━━━ DATASET ENTRIES ━━━

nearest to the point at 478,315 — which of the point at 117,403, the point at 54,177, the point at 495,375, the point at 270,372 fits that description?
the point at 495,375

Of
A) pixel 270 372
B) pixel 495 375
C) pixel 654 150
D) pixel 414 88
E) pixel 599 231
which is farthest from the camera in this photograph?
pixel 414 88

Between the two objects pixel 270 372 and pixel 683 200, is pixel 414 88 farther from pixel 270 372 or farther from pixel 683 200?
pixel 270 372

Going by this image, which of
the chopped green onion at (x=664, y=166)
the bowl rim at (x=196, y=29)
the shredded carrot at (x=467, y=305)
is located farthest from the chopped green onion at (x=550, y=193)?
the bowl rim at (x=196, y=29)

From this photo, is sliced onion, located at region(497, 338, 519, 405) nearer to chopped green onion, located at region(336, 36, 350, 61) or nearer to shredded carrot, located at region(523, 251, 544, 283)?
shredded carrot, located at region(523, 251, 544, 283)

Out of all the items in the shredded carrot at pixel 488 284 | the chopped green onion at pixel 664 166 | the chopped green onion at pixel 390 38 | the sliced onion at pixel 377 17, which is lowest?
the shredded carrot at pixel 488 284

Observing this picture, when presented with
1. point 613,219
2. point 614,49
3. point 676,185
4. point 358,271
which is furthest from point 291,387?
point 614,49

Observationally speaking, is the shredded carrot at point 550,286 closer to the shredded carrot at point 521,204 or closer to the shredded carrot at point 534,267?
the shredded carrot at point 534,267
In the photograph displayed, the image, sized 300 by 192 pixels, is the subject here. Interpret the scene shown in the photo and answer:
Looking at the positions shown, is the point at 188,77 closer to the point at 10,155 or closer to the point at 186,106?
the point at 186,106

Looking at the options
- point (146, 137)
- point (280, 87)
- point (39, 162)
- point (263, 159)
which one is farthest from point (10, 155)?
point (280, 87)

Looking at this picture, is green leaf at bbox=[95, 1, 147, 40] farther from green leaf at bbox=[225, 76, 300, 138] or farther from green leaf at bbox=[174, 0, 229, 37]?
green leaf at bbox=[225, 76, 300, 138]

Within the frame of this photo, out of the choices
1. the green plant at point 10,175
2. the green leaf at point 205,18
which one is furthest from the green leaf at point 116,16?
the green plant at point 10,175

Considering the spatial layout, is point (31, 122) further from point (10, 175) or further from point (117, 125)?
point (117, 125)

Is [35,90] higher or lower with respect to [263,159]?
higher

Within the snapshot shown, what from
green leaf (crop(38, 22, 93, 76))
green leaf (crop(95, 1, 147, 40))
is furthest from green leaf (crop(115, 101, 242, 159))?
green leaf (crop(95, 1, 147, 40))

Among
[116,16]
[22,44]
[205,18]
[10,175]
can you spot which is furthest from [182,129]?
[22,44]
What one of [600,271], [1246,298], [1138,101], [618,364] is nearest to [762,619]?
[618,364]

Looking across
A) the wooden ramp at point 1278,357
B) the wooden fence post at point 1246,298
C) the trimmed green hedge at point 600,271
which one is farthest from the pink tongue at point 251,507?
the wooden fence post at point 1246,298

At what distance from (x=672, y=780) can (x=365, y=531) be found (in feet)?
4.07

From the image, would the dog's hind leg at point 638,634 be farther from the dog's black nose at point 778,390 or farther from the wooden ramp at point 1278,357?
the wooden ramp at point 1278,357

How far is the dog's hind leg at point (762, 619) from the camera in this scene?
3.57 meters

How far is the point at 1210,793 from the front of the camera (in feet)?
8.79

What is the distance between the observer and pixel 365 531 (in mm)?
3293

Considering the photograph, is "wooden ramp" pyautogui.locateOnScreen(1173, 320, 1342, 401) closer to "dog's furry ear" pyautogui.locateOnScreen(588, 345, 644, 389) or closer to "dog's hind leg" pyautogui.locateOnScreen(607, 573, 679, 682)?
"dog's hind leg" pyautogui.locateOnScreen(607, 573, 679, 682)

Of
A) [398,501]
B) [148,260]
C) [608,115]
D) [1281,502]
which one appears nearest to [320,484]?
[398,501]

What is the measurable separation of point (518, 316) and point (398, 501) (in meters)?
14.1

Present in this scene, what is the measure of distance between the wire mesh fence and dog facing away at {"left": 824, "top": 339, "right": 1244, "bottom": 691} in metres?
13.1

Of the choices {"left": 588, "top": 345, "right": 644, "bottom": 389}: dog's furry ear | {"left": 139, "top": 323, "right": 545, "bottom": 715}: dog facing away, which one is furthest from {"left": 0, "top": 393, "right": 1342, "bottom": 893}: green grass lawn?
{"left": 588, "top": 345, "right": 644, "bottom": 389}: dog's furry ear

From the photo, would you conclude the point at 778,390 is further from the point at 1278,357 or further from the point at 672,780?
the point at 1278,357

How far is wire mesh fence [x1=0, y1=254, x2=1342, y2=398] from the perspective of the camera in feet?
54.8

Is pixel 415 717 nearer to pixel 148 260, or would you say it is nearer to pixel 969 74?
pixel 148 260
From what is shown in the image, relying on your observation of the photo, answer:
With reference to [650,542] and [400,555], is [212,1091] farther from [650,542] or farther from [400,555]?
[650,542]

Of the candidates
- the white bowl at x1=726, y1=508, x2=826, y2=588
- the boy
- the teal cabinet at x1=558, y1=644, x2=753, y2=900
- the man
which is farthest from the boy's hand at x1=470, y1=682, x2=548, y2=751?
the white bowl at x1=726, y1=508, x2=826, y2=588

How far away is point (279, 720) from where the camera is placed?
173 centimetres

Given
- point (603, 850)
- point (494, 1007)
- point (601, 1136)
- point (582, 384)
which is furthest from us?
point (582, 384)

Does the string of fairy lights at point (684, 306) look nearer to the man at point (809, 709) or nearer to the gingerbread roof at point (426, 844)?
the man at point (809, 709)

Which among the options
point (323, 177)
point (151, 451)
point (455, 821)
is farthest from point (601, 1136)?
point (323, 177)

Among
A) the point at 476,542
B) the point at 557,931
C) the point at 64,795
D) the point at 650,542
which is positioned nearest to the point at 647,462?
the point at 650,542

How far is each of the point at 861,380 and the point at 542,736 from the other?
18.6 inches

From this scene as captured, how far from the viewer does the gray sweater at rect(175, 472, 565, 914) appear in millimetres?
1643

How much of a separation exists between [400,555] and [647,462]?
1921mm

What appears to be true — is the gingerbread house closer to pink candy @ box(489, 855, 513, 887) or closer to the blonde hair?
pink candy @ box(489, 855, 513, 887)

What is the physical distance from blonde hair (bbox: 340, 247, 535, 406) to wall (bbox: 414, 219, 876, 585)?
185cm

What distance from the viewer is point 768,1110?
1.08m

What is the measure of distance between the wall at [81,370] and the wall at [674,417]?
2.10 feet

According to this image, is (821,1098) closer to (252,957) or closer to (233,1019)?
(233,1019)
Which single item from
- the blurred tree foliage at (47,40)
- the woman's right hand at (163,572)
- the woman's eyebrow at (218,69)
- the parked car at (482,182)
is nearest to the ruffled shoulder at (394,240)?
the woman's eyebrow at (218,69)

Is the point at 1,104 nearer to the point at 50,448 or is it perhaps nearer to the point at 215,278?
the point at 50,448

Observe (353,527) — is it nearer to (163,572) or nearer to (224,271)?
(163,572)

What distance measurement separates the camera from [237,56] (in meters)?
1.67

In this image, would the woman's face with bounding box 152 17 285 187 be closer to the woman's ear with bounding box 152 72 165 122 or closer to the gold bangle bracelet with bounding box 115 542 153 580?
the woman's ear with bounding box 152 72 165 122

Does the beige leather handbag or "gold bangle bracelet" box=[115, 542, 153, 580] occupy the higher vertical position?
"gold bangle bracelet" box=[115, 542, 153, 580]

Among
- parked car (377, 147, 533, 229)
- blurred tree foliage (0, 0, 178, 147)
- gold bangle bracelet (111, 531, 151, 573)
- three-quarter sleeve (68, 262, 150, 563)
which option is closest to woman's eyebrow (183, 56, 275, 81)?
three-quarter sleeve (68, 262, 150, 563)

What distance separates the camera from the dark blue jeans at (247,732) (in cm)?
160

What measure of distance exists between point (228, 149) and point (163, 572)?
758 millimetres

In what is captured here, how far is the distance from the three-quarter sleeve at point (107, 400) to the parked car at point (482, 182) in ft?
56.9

━━━

## TASK GOAL
Please retype, exactly as written, every line from the line containing "From this scene" through the last line of the records above, including both of those lines, and nothing else.

## SOLUTION TO THE EXERCISE
From this scene as captured, how far from the viewer does the gray sweater at rect(175, 472, 565, 914) appear in millimetres?
1643

How much of a separation exists between [400,555] and [647,462]?
1921mm

What appears to be true — is the gingerbread house closer to pink candy @ box(489, 855, 513, 887) or closer to the blonde hair?
pink candy @ box(489, 855, 513, 887)

What is the physical distance from blonde hair (bbox: 340, 247, 535, 406) to wall (bbox: 414, 219, 876, 585)?
185cm

What distance from the viewer is point 768,1110?
1.08m

What is the measure of distance between the wall at [81,370] and the wall at [674,417]?
2.10 feet

According to this image, is (821,1098) closer to (252,957) or closer to (233,1019)?
(233,1019)
Which single item from
- the blurred tree foliage at (47,40)
- the woman's right hand at (163,572)
- the woman's eyebrow at (218,69)
- the parked car at (482,182)
is nearest to the ruffled shoulder at (394,240)?
the woman's eyebrow at (218,69)

Is the point at 1,104 nearer to the point at 50,448 or is it perhaps nearer to the point at 215,278?
the point at 50,448

Observe (353,527) — is it nearer to (163,572) or nearer to (224,271)?
(163,572)

What distance measurement separates the camera from [237,56] (in meters)?
1.67

In this image, would the woman's face with bounding box 152 17 285 187 be closer to the woman's ear with bounding box 152 72 165 122 or closer to the gold bangle bracelet with bounding box 115 542 153 580?
the woman's ear with bounding box 152 72 165 122

Does the beige leather handbag or "gold bangle bracelet" box=[115, 542, 153, 580] occupy the higher vertical position?
"gold bangle bracelet" box=[115, 542, 153, 580]

Among
- parked car (377, 147, 533, 229)
- blurred tree foliage (0, 0, 178, 147)
- gold bangle bracelet (111, 531, 151, 573)
- three-quarter sleeve (68, 262, 150, 563)
which option is closest to woman's eyebrow (183, 56, 275, 81)?
three-quarter sleeve (68, 262, 150, 563)

What distance separates the camera from the dark blue jeans at (247,732) (in cm)?
160

What measure of distance exists between point (228, 149) and point (163, 572)?
758 millimetres

In what is captured here, how far is the distance from the three-quarter sleeve at point (107, 400) to the parked car at point (482, 182) in ft?
56.9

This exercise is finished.